Nov 14, 2013

Why our civilization needs better typography in email and websites

It's no wonder people don't want to do a lot of reading on the web. Of course, LCD screens are bright and exhausting for the eyes to look into, and we'll go down as the generation who lost its eyesight and reading habits to those weird old monitors (the ones we use now, I mean) that couldn't have colour without glowing. We're just starting to see e-readers (and their great screens that you actually have to illuminate with a light or something), gaining popularity, but people still read their emails in their web browsers, on their computers, and we'll keep doing it for awhile.

That's why it'd be nice if Google did something about this:

That shouldn't be what my emails look like. I used to use Firefox for my emails just because it let me tell it to use fonts that I specify, so I could specify something nice. But that's a browser-wide setting that screws up every website, including gmail.

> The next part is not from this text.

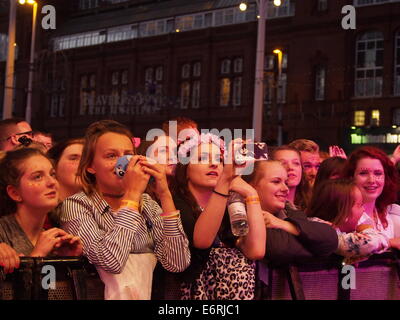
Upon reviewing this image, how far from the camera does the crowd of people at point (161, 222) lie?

We need settings inside Gmail that let us say "look, I'm not into Arial as a paragraph font" - hey, it's a sound objection, from a typography theory standpoint.

I just want to sigh, because this comes from a problem that's been on the 'web for far too long: we are using sans-serif fonts for paragraphs because they used to look better on computers. And we're using point sizes that are too small. We as in web designers. Because it's hard to stand up to a creative director who doesn't ever have to read the text that they are making styling decisions about. I get that. But as designers, I feel like we have have an obligation to whip out a typography book here and there and say "look guys, let's think about readability." Not even legibility, but readability.

I don't even know what Hotmail looks like at this point, but if someone wants to link up a screenshot of what their email looks like, comment it up.